§ **Document segment**:
Heating tile

Abstract

A heating tile designed to be easily installed using standard construction methods and materials while providing a radiant heating method that is compatible with both computer controlled systems as well as simple thermostat controls, can be repaired without major floor rework, does not produce a significant magnetic field, is protected against overheating due to excessive exposed surface insulation, and is water and contaminant resistant even if there is minor cracking of the tile.

Claims

1. A heating tile comprising: an inflammable tile of rigid design with a melting point in excess of 200 C and an electrical conductivity value greater than or equal to 1×10.sup.6 Ωm.

2. The heating tile of claim 1, wherein recessed channels have been designed into the tile to hold the heating elements, over temperature sensor and cold leads. The channels being laid out such that the two cold leads, and separately the heating elements, run side by side and no more than 5 mm ( 13/64 in) between channels with the channels routed to have the currents in the side by side channels running in opposite directions. The close spacing helps cancel out any magnetic fields which may be generated.

3. A resistive heating element of the appropriate wattage within a flexible water resistant covering.

4. The heating tile of claim 2, wherein the resistive heating element of claim 3 is placed such that it has the ability to slide within the channels of claim 2. This allows the tile to crack under normal usage without exposing the resistive heating element of claim 3 to contact with liquids or the encroachment of fine contaminants.

5. A heating tile of claim 4, wherein a heat sensing element is wired in series with the heating element of claim 4 to shut current flow off if the temperature of the tile exceeds a preset value, generally 40° C. (104° F.) for a human occupancy, other applications may require higher or lower temperatures depending on their application.

6. The heating tile of claim 2, wherein two electrically insulated cold leads are placed in their appropriate channels and adhered loosely to the tile.

7. The heating tile of claim 6, wherein the electrically resistive heating elements of claim 4 are attached to the cold leads of claim 6.

§ **Task A**:
Name each item that claim 2 of the heating tile document says the recessed channels are designed to hold.
§ **Task B**:
Extract a passage from the heating tile document, beginning at the words "1. A heating" and stopping after the words "to 1×10.sup.6 Ωm.".
§ **Task C**:
Write what comes next in the heating tile document, picking up after its final sentence.

§ **Available data**:
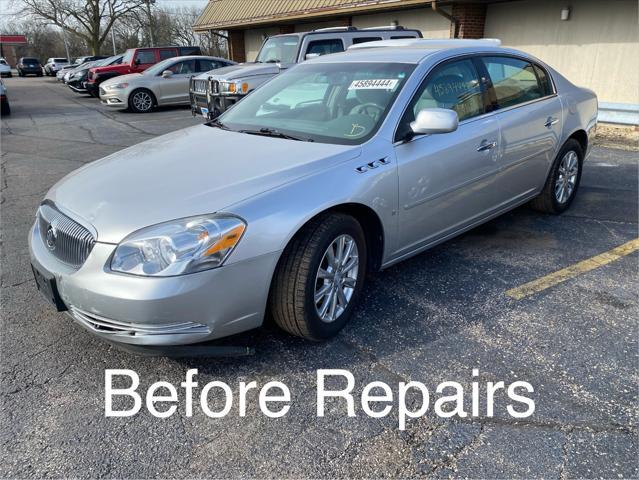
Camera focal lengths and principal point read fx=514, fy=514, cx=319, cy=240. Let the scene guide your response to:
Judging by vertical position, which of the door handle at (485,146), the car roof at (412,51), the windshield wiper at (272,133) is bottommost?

§ **Task answer A**:
- The heating elements
- The over temperature sensor
- The cold leads

§ **Task answer B**:
1. A heating tile comprising: an inflammable tile of rigid design with a melting point in excess of 200 C and an electrical conductivity value greater than or equal to 1×10.sup.6 Ωm.

§ **Task answer C**:
8. The heating tile of claim 6, wherein the cold leads are terminated with those on one end being of exposed electrically conductive material. The other end being of either a hard and fast connector or a slide connector, both of which shall have a water seal against exposing the bare electrically conductive material to liquids after installation.

Description

BRIEF DESCRIPTION OF THE DRAWINGS

[0028] Many aspects of the embodiment's can be better understood with reference to the following drawings. The components in the drawings are not necessarily drawn to scale, the emphasis instead being placed upon clearly illustrating the principles of the embodiment's. Moreover, in the drawings, like reference numerals designate corresponding parts throughout the several views.

[0029] FIG. 1 is a schematic view of one embodiment of a heated tiled floor. Although this embodiment shows squares, the invention applies to any shape or arrangement of tiles.

[0030] FIG. 2 is a schematic of a heating tile used in the heating floor in FIG. 1. The layout of one embodiment is shown. The exact placement of the components is dependent on the design of the tile but all components that are required are presented.

DETAILED DESCRIPTION OF THE INVENTION

[0031] The disclosure is illustrated by way of example and not by way of limitation in the figures of the accompanying drawings in which like references indicate similar elements. It should be noted that references to “an” or “one” embodiment in this disclosure are not necessarily to the same embodiment, and such references mean at least one.

[0032] Referring to FIG. 1, a heating floor according to one embodiment is shown. The heating floor includes a plurality of heating tiles (1) disposed side by side and may be of any shape the design requires. The plurality of heating tiles (1) are arranged to form a plurality of lines and rows between which there may be a gap filled with some form of grout or equivalent (9) or the heating tiles (1) may be placed next to each other with no deliberate gap (9). The plurality of heating tiles (1) can be fixed with the floor using the standard tile securing material methods and materials.

[0033] The plurality of heating tiles can be electrically interconnected in any fashion as appropriate for the installation. They may be connected by number of tiles, or they may be grouped according to the designers plans, or the control system limitations, but in no case to exceed the current rating of the cold leads (6) of the tiles.

[0034] Referring to FIG. 2, each heating tile (1) includes channels (2) inlaid with the heating elements (3) and the flexible covering (4) to allow minor cracking of the tile and shifting caused by normal floor deformations. In line with the heating element (3) there is an automatic reset over temperature cutout (5) to prevent the tile from getting to hot. This cutout would be activated by such things as storing large flat objects on the tile while the heat is on, or being covered by items placed on the floor such as pillows, blankets, throw rugs, etc.

[0035] The over temperature sensor may be located in different spots based on design criteria and tile shape and characteristics.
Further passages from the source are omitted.